In my reading: The phenomenal is subjective, however he then suggests our "formatting" is the same, hence we have similar experiences (an intersubjective "empiral realism"). Not because externality exists in that way, but because we are that way. This accounts for other people reporting similar experiences - but it doesn't necessarily need to imply that there are other people in the sense of multiple formattings. It can be one formatting, one experience, multiple perspectives. There doesn't need to be simultaneous distinct observers.
But yeah - I think overall it's a nice description (because of its handling of space and time), but as always we take the useful bits and adapt them, put aside the rest.
Q: What I am saying here is that I don't think Kant believed his personal will had 100% scope over the experience. In subjective idealism will and experience are matched 1/1. In other idealisms will is adulterated by outside factors, even if it's all mental. In other words, subjective idealism is the only kind of idealism where your mind really is your own.
Right, the influence or connection between experiencer and formatting isn't really pursued, as I understand it. It might equate, but it doesn't recognise that we can manipulate (really: reshape).
Q:It might equate, but it doesn't recognise that we can manipulate (really: reshape).
The situation is far worse than this. It's not that we can manipulate. We can't avoid manipulating. Drastically stronger claim. And Kant is not pursuing this at all, because Kant is not a yogi or a tantrika or in western lingo, a wizard I suppose. As near as I can tell our choice is to manipulate unconsciously or to manipulate consciously. But non-manipulation is not on the menu.
Maybe say knowingly or not, rather than consciously? It's not that we are doing something we aren't aware we're doing, it's that we are doing something but aren't aware of its impact. (i.e. That all imagining establishes patterns which shape subsequent experiences,)
Q:Maybe say knowingly or not, rather than consciously?
Sure, that's fine.
It's not that we are doing something we aren't aware we're doing, it's that we are doing something but aren't aware of its impact.

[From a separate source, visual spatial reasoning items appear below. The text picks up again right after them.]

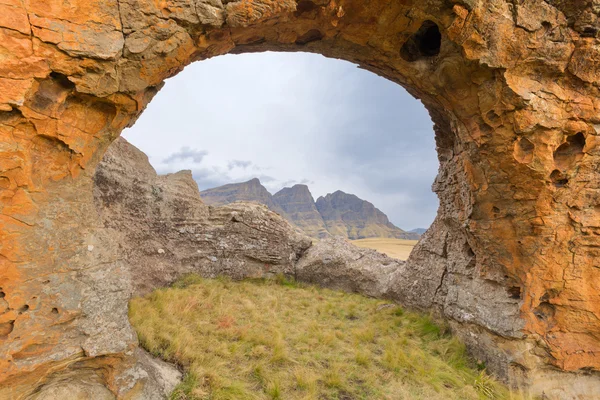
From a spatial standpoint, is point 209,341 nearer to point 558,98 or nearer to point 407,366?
point 407,366

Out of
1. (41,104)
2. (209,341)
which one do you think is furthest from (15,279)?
(209,341)

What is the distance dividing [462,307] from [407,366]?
2229 mm

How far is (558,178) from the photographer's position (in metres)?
5.75

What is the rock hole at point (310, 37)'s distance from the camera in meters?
5.96

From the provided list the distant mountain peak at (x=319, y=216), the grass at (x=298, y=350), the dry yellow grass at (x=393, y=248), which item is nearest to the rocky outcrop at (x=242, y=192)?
the distant mountain peak at (x=319, y=216)

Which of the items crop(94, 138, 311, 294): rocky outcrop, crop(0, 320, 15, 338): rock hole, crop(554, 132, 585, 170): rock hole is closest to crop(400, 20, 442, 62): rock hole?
crop(554, 132, 585, 170): rock hole

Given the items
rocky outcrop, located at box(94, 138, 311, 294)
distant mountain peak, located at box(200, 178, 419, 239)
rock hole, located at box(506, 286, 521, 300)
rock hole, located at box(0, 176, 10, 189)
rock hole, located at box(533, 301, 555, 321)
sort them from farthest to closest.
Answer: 1. distant mountain peak, located at box(200, 178, 419, 239)
2. rocky outcrop, located at box(94, 138, 311, 294)
3. rock hole, located at box(506, 286, 521, 300)
4. rock hole, located at box(533, 301, 555, 321)
5. rock hole, located at box(0, 176, 10, 189)

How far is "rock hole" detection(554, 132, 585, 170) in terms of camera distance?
570 cm

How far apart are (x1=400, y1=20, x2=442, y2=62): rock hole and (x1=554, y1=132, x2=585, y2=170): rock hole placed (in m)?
3.21

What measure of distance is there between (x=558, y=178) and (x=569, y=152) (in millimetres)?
598

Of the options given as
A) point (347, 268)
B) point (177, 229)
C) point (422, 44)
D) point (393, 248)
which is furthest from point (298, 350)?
point (393, 248)

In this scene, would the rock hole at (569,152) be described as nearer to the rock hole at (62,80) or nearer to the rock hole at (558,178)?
the rock hole at (558,178)

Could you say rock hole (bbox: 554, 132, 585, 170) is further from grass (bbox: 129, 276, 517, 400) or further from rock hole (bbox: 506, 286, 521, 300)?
grass (bbox: 129, 276, 517, 400)

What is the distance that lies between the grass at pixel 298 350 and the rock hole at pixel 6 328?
2279 mm
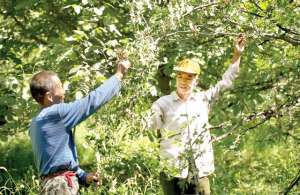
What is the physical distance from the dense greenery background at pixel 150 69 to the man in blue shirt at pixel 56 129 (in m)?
0.23

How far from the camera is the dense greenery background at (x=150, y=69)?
13.5ft

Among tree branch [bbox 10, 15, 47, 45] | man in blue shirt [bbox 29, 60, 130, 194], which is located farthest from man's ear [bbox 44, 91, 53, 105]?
tree branch [bbox 10, 15, 47, 45]

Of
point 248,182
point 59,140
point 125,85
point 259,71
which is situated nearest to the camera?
point 59,140

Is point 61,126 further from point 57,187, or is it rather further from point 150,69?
point 150,69

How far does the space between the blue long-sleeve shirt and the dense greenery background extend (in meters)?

What you say is I think somewhat right, but there is also a lot of non-awareness, so "unconsciously" is also a good word. Then once you're conscious you're doing it you can still underestimate the impact.
Also, many people don't realise that "feeling" is an imagining too, which triggers its associations. So for them that does seem "unconscious" - so perhaps there are two areas to highlight: doing stuff without realising the impact, and also not realising you are doing stuff.